Donna Stern (Jenny Slate) is an aspiring comedian who tells it like it is on stage, hitting topics like flatulence and the reality of dirty women's underwear, while referring to herself as a bagel salesman and Natalie Imbruglia crossed with a menorah. She generates big laughs, but life could be better, and then it gets a little worse. Good thing she has an awesome, cheer-me-up friend (Gaby Hoffmann) and a sweet Christian boy (Jake Lacy) around to cushion the blows.
There are so many stories about the epidemic of lost 20-somethings these days, and they're often told in intelligent, self-deprecating, and hysterical ways (from "Girls" to "Frances Ha"). But no film has treated abortion quite like this before. Donna accidentally gets pregnant, she doesn't want it, she makes up her mind, nobody tries to change her mind, and that's it. That is what happens in real life too but it's never on the big screen. Instead the word "abortion" is rarely ever used, just something hideous that shalt not be named, like Voldemort.
That is very refreshing about "Obvious Child" and it takes the movie to another level. But it would be a well-told, sarcastic, compelling story regardless. Slate is a comedic mastermind, between her dry-yet-quirky deliveries, her distinct voice on the "Marcel the Shell with Shoes On" videos, and the edgy characters she plays on shows like "Parks and Recreation" and "Hello Ladies." She's so much more than that girl who cursed on SNL that one season. Writer/director Gillian Robespierre found the perfect star to drive her movie, which has plenty to offer.

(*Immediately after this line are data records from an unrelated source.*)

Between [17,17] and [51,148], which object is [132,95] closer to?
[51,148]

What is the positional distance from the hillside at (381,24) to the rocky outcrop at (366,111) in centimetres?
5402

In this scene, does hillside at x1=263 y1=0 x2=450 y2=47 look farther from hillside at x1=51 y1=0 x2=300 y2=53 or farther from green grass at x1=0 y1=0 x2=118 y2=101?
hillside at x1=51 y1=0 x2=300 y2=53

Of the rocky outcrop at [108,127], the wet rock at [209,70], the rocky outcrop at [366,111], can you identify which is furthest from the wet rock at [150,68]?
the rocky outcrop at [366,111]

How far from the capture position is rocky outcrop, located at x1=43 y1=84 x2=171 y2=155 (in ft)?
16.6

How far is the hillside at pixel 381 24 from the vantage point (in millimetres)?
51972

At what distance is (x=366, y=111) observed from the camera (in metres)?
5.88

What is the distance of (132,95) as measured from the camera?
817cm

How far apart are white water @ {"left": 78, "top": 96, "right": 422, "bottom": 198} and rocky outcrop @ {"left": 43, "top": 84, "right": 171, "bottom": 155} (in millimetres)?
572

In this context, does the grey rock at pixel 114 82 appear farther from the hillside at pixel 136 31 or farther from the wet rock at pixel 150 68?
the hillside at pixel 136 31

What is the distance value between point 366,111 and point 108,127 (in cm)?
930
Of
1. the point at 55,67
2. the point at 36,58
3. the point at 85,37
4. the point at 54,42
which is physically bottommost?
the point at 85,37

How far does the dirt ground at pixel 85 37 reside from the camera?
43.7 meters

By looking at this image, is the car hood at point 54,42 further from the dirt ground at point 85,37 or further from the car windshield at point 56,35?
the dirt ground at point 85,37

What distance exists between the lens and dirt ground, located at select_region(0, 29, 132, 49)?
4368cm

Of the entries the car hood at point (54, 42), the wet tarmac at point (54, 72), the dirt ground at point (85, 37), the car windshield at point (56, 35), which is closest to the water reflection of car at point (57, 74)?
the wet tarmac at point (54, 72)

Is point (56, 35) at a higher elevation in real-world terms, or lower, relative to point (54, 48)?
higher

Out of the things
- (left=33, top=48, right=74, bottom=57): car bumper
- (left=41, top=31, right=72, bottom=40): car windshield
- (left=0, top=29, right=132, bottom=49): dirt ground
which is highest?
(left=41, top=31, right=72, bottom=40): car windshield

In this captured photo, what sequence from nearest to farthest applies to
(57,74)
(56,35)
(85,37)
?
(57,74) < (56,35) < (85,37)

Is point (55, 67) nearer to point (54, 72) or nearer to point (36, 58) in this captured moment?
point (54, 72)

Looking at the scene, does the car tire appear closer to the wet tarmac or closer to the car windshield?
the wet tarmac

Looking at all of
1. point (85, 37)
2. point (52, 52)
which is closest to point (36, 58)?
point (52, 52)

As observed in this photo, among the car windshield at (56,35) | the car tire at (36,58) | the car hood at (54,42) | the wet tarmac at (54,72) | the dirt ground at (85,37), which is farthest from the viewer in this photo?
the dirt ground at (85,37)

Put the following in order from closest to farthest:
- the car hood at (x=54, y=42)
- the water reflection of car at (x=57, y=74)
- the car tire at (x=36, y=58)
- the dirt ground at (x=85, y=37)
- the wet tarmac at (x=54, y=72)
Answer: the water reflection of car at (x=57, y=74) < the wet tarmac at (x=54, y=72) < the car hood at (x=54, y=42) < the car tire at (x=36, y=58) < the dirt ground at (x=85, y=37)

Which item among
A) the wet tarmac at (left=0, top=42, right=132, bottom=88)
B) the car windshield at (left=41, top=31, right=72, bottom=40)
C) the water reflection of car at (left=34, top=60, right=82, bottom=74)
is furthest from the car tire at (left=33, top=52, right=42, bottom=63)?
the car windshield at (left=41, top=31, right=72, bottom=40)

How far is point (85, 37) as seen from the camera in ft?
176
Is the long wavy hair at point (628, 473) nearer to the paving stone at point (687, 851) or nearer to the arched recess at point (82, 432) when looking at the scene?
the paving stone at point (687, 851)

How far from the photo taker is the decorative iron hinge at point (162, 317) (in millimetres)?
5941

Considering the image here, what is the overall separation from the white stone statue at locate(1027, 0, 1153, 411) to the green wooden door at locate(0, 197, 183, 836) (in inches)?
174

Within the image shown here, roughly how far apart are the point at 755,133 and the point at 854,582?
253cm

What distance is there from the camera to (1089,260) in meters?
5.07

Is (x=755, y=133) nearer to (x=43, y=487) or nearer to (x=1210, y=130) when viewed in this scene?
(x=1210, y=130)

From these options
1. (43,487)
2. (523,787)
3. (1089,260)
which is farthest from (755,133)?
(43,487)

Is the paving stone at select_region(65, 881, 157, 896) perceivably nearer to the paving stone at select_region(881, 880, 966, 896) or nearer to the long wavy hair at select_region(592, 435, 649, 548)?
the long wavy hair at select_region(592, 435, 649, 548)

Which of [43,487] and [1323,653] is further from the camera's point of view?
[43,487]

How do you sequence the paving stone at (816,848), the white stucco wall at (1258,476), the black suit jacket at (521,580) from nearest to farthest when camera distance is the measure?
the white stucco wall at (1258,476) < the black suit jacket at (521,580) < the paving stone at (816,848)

There are bizarre things, like David Cross' character trying to be sexy in a women's floral camisole, and Donna having an entire conversation with her love interest while sitting in a giant cardboard box. Then there are clever bits, like Donna's thoughts coming out of a radio during a trying moment. Then the sweet parts, such as the guy warming butter with his hands for her over the dinner table. And real scenes, like a grown woman laying in bed with her mom, crying like she can't hold back.
"Obvious Child" also has a great soundtrack, with the eponymous Paul Simon tune as the most familiar. Forgettable films come out month after month, year after year, but movies like "Obvious Child" give you that rare feeling like you've seen something special.